The key distinguishing factor for ephemeral resources is that they are processed in exactly the same way for all walk types. The only differences are a result of the interactions with other objects in the graph: ephemeral resources would never appear in a validate graph, for example, because in practice such a graph doesn't contain any provider configurations nor managed resource create/destroy actions.
As a follow-on consequence of that, ephemeral resources to not explicitly participate in the plan/apply flow: there will never be an entry in a generated plan representing opening or closing an ephemeral resource. Instead, the ephemeral resource behaviors are an implied side-effect of all other operations, and no information about an ephemeral resource opened and closed during plan is available during a subsequent apply. The apply walk will open and then later close any necessary ephemeral resources itself.
This addresses the problem of ephemeral credentials generated during plan becoming unavailable before the plan is applied: the apply phase will instead issue its own credentials, entirely separate from those issued during the plan phase.
I'll leave the finer details of Provider SDK Representation for the SDK team to define, but I want to note a few things related to it.
Firstly, from a provider protocol standpoint Terraform Core will consider an
ephemeral resource type to be totally distinct from a managed or data resource
type of the same name. This continues the precedent that e.g. a managed
resource type aws_vpc is not connected in any technical way to a data
resource type aws_vpc, and instead the relationship between them is a UX
concern managed by provider developers.
The SDK may in practice be designed to allow sharing implementation between
resources types with the same name but of different modes. From Terraform Core's
perspective, that would be an implementation detail of the SDK. I'd recommend
caution about making such sharing of implementation the default behavior,
because e.g. it would be confusing if a data "ssh_tunnel" "example block were
to be treated as valid, create an SSH tunnel process during its read, and then
totally lose track of that process and not formally clean it up.

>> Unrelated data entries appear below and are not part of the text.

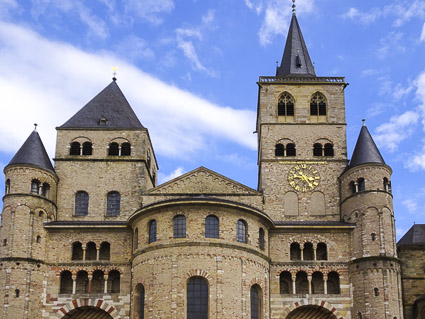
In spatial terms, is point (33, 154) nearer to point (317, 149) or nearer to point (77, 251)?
point (77, 251)

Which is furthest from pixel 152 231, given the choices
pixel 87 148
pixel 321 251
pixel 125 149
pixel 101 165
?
pixel 321 251

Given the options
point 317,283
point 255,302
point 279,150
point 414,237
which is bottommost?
point 255,302

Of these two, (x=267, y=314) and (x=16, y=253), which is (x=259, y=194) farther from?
(x=16, y=253)

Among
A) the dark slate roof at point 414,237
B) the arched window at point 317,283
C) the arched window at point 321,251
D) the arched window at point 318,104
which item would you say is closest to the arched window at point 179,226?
the arched window at point 317,283

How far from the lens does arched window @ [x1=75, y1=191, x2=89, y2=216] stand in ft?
177

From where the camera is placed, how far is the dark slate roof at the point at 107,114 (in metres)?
57.8

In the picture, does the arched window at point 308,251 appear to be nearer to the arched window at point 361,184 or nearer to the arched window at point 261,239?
the arched window at point 261,239

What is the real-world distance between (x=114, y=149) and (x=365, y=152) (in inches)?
783

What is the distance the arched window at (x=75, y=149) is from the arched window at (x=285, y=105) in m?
16.6

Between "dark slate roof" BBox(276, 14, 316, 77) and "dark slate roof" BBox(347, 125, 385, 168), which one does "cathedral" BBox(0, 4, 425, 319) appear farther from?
"dark slate roof" BBox(276, 14, 316, 77)

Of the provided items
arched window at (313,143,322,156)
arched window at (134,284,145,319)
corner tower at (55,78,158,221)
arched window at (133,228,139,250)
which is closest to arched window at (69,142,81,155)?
corner tower at (55,78,158,221)

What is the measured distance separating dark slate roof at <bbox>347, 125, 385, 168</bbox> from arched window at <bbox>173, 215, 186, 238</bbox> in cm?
1434

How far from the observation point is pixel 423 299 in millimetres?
51688

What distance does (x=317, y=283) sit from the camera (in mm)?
50625
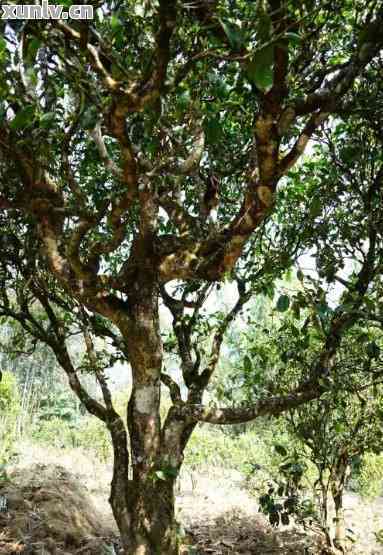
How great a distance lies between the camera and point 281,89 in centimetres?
177

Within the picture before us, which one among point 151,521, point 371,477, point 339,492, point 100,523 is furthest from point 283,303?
point 371,477

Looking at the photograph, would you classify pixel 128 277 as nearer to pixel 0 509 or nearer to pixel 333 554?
pixel 0 509

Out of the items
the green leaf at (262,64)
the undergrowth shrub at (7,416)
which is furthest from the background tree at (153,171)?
the undergrowth shrub at (7,416)

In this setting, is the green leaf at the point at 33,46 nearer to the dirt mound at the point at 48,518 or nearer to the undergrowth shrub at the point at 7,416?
the dirt mound at the point at 48,518

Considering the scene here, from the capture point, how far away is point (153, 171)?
7.90ft

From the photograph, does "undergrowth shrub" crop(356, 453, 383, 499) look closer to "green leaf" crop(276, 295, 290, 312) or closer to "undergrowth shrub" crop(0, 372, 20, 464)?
"undergrowth shrub" crop(0, 372, 20, 464)

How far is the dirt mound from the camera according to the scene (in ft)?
12.6

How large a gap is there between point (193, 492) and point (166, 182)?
5.71 m

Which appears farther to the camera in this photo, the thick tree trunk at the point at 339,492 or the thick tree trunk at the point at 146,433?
the thick tree trunk at the point at 339,492

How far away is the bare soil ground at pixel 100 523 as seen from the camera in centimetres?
402

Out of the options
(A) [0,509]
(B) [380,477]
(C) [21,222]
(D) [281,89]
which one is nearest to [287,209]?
(C) [21,222]

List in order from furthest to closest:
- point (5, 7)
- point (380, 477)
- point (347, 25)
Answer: point (380, 477), point (347, 25), point (5, 7)

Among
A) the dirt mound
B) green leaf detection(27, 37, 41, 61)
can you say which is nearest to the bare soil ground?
the dirt mound

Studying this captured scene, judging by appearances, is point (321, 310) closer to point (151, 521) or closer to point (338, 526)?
point (151, 521)
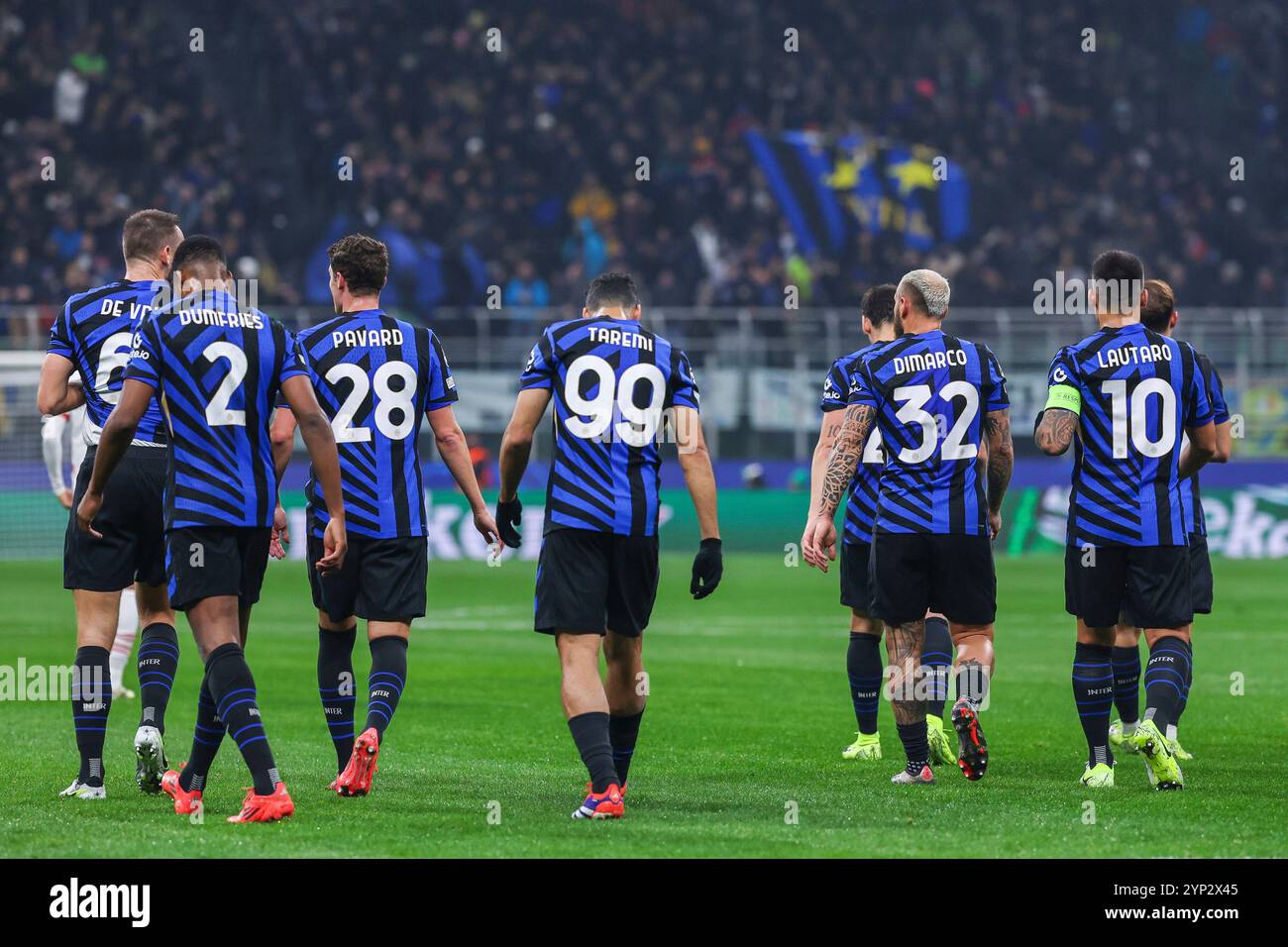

The design of ephemeral resources does intentionally have various things in common with other resource modes, though. For example, the representation of configuration as an object, and the open action augmenting that object with additional "computed" attribute values in a similar way as we see for both managed and data resources. In principle then, the same abstractions used to represent config-in-state-out transformations for managed and data resource types should be adaptable to ephemeral resource types too.